R (on the application of Newham London Borough Council) v Stratford Magistrates' Court [2008] EWHC 125 (Admin), [2008] RA 108, [2008] All ER (D) 17 (Jan) [2008]
On judicial review Sarah successfully argued in the RCJ that the Magistrates’ Court had erred in setting aside liability orders which had been made 2½ - 5½ years earlier. The lower court should have had regard to the principle of finality of litigation; if a defendant's case was a liability order should be set aside and the delay in applying was because he had only very recently learnt of its existence, the court had to investigate how long that notice was. It was insufficient to say it would be in the interests of justice to set aside a liability order.

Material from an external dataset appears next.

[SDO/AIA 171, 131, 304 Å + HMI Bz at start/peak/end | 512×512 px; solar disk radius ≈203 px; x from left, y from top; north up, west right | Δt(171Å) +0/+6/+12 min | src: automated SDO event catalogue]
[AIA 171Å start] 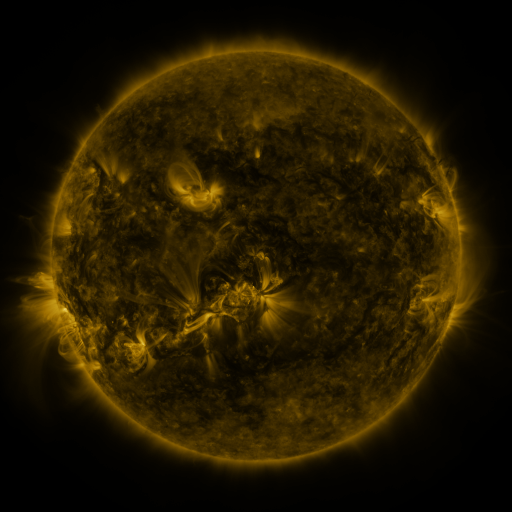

Postscript: The matter was re-listed by the Magistrates in July 2009. The Magistrates Court found that Mr Dublin had failed to make his application sufficiently promptly from when he had knowledge of the liability orders.
Jamil v Harling (2007) LTLPI 18/3/2008
Sarah successfully resisted an application by the claimant to accept the defendant’s payment in out of time, whilst still retaining Pt 36 costs protection. Also the claimant advanced a head of claim for which there was no evidence. The judge held the solicitors for the claimant should have come off the record once it became apparent they could not support this head of claim. Sarah successfully argued the claimant should not recover any costs because of their poor conduct. The court ordered the claimant was not entitled to any costsor disbursements, not even up to 21 days before the defendant’s payment in, and the claimant had to pay all the defendant’s costs.
Instructed by Philip Dearden, Ashton Morton Slack, Sheffield (Now part of Horwich Farrelly.)
Smith v Chantelle Irving (2006) LTLPI 26/2/2007
Sarah successfully argued no costs should be awarded to the successful claimant in a disposal hearing because of the conduct of the claimant’s solicitors. The court held the claimant’s solicitors had grossly over-valued the claim and failed to enter into real negotiations having only made one unrealistic offer before issue. Further, the claimant’s costs were exaggerated and difficult to justify. The court ordered a partner from the claimant’s solicitors to file and serve a witness statement explaining their conduct to the judge.
Instructed by Philip Dearden, Ashton Morton Slack, Sheffield (Now part of Horwich Farrelly.)